As per the notice, the breached details include patients’ personal information and Social Security numbers, some financial information, and medical data. However, it did not include any lab test results.
For now, Quest has stopped collaborating with AMCA regarding collection requests. They are working towards notifying the affected patients.
LabCorp Data Breach Impacted 7.7 Million Patients
Following Quest Diagnostics, LabCorp disclosed a security breach. The LabCorp data breach allegedly impacted 7.7 million patients.
Their report surfaced online from a filing with the U.S. Securities and Exchange Commission. As stated in it, the AMCA security incident resulted in a breach of patients’ data that LabCorp provided to AMCA. This information included personal details and some financial information of the patients.
That information could include first and last name, date of birth, address, phone, date of service, provider, and balance information.
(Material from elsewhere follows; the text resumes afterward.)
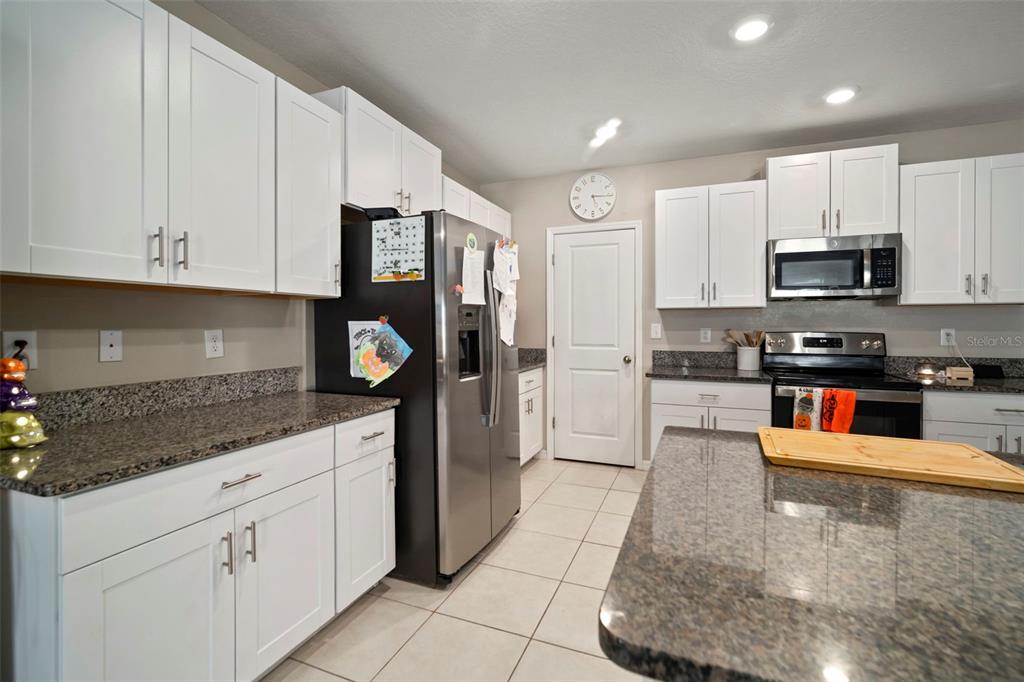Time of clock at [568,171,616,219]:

AMCA’s affected system also included credit card or bank account information that was provided by the consumer to AMCA.
Nonetheless, in case of LabCorp, AMCA assured that the Social Security numbers and insurance IDs remained unaffected since AMCA did not store this data for LabCorp.
The filing also stated a much lesser number of affected patients mentioned by AMCA, whom AMCA will notify accordingly.
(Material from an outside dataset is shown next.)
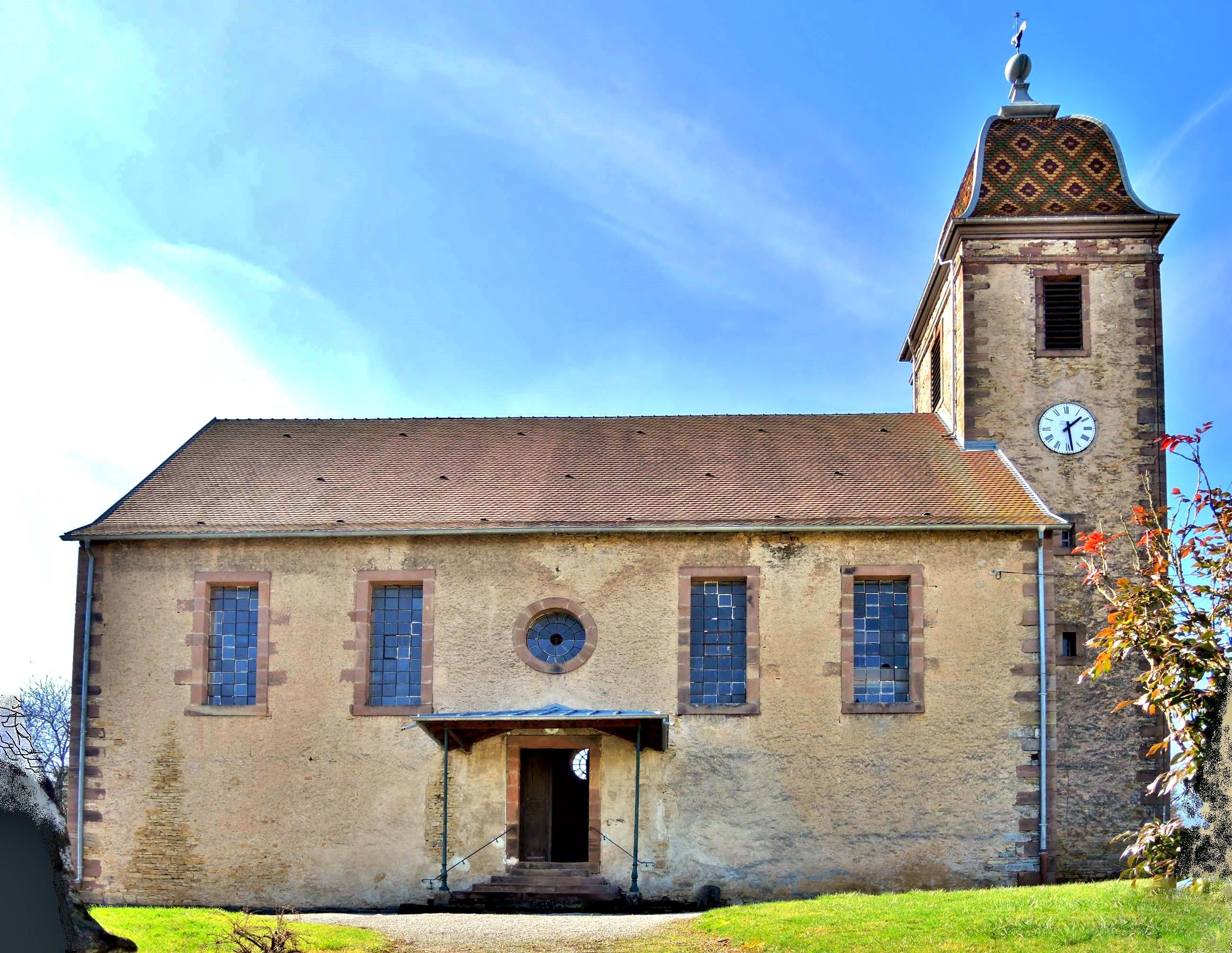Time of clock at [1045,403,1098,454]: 1:28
AMCA has informed LabCorp that it is in the process of sending notices to approximately 200,000 LabCorp consumers whose credit card or bank account information may have been accessed. AMCA has not yet provided LabCorp a list of the affected LabCorp consumers or more specific information about them.
Like Quest Diagnostics, LabCorp also halted sending collection requests to AMCA in response to the initial breach notification.
First Report Of American Medical Collection Agency Breach
In May 2019, DataBreaches.net first reported about the American Medical Collection Agency (AMCA) data breach. Quoting the findings of Gemini Advisory analysts, the report revealed that the AMCA incident exposed huge numbers of patient records to the attackers, which the analysts later found for sale on the dark web.
As observed, the offering boasted about the data that also included Social Security Numbers and date of birth. Further investigation revealed to them that the data linked to the AMCA’s online portal, which the hackers might have breached. As mentioned in the statement provided to the site,
On February 28, 2019, Gemini Advisory identified a large number of compromised payment cards while monitoring dark web marketplaces. Almost 15% of these records included additional personally identifiable information (PII), such as dates of birth (DOBs), Social Security numbers (SSNs), and physical addresses.
Regarding the duration, they noticed that the exposure mayhave begun in September 2018, and supposedly continued till March 2019. They could confirm at least 200,000 victims of the incident. They could also see some prominent banks among the affectees.
Gemini analysts identified several top affected banks that primarily focus on Health Savings Accounts (HSAs), Health Reimbursement Accounts (HRAs), Flexible Spending Accounts (FSAs), and Medicare Medical Savings Accounts (MSAs). These various medical accounts are used to pay health insurance deductibles, dental and vision care, and any other qualifying medical expenses.
Following this discovery, both the researchers and DataBreaches.net attempted to contact AMCA. However neither were successful.
It now seems that AMCA has begun notifying its customers affected by the security incident. The recent disclosures by Quest Diagnostics and LabCorp hint towards the huge extent of the security breach. Perhaps, we should be ready to see more of such reports from other AMCA customers in the coming days.